Cuando llegamos a la adultez, en cada sinapsis neuronal entran y salen químicos y también semillas ortodoxas que se reproducen para continuar reforzando la falsa información que nos dieron al nacer.
Cuando esa información equivocada (y muchas veces malvada) nos desborda, entramos en pánico. Volvemos a sentirnos indefensos como cuando éramos niños y no podíamos alcanzar el tarro de galletas, o la mancha de humedad en el techo se transformaba en un monstruo de mil cabezas.
Nuestra mente trata de luchar contra los miedos, pero los soldados enemigos nos ganan la batalla. Entonces retrocedemos para escondernos bajo la mesa, o nos acurrucamos en un rincón con el pulgar en la boca, regresando a la infancia.
Pero si logramos tomar conciencia de lo sucedido, cuando veamos una mancha en la pared llamaremos a un plomero para que encuentre la pérdida de agua, y si el tarro de galletas está muy alto nos subiremos a una silla para alcanzarlo.
Es verdad que resulta difícil luchar con ese ejército que nos domina el pensamiento, pero tiene una respuesta sencilla: nuestros ojos miran hacia afuera, y como no podemos mirar hacia adentro, la oscuridad nos asusta.

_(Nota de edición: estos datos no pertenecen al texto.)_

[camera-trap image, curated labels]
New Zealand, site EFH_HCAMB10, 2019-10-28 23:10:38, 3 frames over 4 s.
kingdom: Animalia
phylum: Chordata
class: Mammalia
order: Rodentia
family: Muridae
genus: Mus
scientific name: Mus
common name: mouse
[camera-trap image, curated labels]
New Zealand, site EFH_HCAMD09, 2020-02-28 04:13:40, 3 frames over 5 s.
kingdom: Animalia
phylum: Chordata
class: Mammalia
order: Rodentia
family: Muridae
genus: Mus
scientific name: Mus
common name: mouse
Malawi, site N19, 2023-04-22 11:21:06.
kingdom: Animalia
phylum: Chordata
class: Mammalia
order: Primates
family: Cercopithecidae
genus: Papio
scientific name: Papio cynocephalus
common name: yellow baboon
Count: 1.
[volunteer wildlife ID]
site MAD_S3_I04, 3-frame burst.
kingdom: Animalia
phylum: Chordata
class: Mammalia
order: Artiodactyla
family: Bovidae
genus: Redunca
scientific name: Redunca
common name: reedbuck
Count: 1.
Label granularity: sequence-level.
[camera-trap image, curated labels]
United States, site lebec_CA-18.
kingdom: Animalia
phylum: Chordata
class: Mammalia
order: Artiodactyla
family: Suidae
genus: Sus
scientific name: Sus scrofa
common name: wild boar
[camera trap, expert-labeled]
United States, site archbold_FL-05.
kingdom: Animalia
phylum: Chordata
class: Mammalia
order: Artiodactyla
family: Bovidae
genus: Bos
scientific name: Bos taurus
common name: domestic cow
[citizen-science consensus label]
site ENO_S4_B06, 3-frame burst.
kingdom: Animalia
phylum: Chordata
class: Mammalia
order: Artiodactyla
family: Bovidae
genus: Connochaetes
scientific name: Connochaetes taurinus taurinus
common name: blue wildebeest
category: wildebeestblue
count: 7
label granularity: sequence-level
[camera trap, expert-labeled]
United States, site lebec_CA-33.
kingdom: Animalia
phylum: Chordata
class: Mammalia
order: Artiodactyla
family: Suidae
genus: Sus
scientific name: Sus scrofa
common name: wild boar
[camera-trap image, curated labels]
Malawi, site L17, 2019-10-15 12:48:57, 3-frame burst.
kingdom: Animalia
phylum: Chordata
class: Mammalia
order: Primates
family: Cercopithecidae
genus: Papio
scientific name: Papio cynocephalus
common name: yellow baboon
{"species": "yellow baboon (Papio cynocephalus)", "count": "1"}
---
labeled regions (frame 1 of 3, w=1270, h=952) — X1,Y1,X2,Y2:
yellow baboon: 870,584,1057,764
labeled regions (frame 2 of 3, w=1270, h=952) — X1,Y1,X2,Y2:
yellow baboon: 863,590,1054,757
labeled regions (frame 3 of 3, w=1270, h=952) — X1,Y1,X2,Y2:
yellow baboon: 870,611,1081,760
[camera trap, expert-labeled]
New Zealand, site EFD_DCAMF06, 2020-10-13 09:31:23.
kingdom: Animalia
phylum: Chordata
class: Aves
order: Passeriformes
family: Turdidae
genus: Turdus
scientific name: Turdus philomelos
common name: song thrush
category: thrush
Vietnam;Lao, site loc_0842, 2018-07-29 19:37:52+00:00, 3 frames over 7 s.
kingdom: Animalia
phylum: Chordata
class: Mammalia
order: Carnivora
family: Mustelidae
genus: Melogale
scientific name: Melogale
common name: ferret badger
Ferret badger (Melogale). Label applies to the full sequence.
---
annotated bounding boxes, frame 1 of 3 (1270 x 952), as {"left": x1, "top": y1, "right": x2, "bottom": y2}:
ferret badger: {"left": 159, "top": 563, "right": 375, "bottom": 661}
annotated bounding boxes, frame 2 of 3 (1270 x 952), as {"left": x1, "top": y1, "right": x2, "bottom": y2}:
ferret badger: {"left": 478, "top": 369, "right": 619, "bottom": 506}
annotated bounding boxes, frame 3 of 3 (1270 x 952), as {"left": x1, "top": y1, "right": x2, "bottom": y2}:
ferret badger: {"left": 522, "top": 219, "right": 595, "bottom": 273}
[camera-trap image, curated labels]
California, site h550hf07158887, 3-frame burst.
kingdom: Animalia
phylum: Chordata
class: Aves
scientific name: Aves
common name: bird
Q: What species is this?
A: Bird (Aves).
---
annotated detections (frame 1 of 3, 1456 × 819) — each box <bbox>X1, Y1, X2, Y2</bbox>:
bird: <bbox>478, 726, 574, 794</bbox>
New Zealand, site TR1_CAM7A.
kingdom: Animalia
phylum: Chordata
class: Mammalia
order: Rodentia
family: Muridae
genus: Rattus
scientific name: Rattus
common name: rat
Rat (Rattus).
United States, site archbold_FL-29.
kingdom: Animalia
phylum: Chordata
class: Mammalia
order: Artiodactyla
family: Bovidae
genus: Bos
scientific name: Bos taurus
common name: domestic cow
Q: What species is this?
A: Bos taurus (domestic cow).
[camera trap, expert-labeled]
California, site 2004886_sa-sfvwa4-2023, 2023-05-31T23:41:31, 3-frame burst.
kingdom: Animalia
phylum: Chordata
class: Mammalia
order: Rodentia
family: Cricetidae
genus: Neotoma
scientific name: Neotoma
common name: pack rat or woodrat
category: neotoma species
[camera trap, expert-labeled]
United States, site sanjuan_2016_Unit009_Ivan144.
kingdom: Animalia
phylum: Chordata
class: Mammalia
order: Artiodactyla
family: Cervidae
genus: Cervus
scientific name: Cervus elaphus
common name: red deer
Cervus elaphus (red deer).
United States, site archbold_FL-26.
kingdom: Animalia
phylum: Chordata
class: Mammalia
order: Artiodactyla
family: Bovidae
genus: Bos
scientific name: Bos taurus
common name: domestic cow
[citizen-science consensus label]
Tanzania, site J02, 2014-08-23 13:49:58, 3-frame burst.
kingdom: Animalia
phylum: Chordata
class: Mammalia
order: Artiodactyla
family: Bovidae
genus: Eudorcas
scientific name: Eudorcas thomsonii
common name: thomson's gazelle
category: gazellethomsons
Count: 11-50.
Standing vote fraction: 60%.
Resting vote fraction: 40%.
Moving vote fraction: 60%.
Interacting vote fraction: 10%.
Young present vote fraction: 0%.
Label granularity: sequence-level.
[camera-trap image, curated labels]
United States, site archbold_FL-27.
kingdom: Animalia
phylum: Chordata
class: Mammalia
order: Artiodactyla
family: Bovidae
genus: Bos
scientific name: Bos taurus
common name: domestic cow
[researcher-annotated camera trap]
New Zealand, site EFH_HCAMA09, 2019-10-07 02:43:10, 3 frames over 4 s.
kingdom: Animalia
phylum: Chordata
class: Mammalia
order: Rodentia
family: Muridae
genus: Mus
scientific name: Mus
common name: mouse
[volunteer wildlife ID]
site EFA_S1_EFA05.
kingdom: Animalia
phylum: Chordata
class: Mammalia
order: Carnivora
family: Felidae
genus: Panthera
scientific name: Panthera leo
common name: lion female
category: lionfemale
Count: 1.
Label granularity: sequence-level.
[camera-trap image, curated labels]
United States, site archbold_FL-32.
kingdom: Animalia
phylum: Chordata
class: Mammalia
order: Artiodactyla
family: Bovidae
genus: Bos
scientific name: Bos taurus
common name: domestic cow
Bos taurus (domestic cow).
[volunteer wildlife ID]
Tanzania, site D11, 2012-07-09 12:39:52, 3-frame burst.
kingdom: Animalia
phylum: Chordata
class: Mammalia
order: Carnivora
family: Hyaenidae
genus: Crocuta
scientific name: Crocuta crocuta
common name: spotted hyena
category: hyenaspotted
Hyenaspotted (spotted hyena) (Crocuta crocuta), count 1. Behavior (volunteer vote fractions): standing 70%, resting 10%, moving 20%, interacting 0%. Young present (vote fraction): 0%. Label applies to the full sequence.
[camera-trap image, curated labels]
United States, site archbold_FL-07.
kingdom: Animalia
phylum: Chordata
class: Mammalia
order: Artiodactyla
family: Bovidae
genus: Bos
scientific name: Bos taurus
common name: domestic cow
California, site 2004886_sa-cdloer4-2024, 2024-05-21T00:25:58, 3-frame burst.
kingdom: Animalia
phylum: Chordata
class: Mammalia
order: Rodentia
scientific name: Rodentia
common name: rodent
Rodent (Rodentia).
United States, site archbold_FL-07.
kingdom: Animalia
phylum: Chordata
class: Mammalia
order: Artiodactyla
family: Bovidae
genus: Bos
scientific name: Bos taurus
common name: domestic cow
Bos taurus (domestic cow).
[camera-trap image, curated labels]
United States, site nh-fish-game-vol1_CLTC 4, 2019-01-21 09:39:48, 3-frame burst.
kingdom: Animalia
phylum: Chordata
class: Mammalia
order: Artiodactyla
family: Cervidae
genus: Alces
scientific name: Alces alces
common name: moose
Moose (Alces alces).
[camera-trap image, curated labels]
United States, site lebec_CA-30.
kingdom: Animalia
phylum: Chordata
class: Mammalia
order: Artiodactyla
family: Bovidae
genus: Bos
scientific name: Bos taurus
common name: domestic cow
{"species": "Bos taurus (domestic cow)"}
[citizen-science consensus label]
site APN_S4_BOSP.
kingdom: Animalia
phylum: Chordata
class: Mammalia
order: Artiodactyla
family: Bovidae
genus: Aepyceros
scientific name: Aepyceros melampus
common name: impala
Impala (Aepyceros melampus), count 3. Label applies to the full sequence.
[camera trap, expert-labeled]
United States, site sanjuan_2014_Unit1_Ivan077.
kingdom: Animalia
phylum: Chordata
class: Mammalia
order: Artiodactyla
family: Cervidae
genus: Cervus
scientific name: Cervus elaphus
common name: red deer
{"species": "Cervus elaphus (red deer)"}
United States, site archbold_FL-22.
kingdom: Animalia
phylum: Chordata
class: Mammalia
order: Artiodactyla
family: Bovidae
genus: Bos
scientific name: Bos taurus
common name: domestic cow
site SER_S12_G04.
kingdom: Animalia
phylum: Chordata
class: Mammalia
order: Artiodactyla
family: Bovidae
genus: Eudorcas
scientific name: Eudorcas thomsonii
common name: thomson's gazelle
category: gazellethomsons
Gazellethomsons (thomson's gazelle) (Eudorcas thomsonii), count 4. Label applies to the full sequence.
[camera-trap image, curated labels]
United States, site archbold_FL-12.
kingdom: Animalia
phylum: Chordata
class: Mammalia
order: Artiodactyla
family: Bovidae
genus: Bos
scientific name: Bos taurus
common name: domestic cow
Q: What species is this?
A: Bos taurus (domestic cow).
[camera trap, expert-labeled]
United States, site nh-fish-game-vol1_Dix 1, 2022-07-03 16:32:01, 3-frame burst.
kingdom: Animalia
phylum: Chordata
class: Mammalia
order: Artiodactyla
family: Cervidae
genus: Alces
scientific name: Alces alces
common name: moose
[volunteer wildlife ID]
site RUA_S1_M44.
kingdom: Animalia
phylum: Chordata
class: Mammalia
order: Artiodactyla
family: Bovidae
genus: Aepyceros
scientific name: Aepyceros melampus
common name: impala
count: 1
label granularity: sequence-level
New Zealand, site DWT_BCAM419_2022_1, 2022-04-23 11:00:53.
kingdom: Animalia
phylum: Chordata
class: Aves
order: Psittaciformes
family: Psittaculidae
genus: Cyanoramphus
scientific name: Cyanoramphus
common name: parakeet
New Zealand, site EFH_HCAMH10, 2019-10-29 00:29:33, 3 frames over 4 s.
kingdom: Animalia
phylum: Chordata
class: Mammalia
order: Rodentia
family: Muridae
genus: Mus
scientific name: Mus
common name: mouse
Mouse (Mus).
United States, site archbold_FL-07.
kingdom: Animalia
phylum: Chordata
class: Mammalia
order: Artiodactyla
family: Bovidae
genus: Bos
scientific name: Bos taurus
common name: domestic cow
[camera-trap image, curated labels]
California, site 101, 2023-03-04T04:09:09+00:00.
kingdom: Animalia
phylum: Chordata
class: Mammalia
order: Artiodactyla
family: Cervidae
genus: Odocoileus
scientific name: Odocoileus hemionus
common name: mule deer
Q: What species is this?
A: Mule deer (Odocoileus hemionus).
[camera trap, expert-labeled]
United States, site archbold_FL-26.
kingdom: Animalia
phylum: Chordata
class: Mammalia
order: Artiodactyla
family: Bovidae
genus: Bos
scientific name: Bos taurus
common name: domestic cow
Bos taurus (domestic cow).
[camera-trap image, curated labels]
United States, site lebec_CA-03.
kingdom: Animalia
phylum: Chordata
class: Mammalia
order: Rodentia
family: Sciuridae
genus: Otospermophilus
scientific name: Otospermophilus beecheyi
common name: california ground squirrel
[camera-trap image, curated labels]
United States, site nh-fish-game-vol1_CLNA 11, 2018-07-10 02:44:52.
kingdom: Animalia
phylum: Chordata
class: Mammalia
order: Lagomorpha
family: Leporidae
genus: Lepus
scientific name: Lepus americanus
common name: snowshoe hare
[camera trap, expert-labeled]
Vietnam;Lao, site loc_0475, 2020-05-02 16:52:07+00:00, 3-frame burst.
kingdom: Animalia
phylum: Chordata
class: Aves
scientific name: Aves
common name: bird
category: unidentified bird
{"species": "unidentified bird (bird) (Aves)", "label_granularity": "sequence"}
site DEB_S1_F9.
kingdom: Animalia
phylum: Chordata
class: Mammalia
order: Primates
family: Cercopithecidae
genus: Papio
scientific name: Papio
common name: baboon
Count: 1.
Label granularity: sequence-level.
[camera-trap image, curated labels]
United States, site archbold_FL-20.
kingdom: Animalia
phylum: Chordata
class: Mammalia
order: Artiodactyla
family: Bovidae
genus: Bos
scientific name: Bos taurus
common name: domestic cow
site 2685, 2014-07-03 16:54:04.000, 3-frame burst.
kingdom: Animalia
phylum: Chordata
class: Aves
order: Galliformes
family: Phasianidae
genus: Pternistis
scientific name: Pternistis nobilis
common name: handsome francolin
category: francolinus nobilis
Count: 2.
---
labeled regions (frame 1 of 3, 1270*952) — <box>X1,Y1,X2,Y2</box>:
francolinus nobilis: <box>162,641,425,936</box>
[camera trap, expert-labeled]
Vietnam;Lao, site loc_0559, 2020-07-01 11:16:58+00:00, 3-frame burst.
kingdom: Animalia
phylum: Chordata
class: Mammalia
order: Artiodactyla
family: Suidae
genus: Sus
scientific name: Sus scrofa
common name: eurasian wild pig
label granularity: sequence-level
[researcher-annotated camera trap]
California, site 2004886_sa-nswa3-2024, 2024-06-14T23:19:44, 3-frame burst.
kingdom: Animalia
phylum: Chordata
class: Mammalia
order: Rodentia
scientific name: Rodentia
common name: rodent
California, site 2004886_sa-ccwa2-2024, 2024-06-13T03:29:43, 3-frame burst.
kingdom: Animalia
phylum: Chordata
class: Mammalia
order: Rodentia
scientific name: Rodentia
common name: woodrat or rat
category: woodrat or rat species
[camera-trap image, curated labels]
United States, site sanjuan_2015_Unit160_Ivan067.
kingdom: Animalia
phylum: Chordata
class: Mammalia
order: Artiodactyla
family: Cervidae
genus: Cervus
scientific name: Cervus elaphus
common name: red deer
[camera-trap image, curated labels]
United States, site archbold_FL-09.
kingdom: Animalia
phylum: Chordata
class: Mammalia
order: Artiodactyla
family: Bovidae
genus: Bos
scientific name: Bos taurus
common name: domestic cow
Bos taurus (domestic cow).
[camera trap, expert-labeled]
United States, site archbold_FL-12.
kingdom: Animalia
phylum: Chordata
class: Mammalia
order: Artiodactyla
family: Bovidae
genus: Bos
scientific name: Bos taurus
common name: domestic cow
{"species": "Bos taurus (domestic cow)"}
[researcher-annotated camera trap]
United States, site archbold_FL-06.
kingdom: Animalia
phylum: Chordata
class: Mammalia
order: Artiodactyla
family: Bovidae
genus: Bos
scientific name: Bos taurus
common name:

Yo te pregunto, si los ciegos aprenden a caminar sin ver, ¿porque nosotros no habilitamos otros sensores para destruir a nuestro enemigo oculto? Tenemos que aprender a observar hacia adentro con una luz inventada. Un invento es una creación nueva, sin precedentes. Inventemos entonces una lamparilla tan pequeña que nos permita iluminar los laberintos y encontrar el semillero de comandos destructores. Y una vez que los visualicemos, aplastémoslos con nuestro dedo pulgar. El mismo dedito poderoso que calmaba nuestra angustia en la niñez.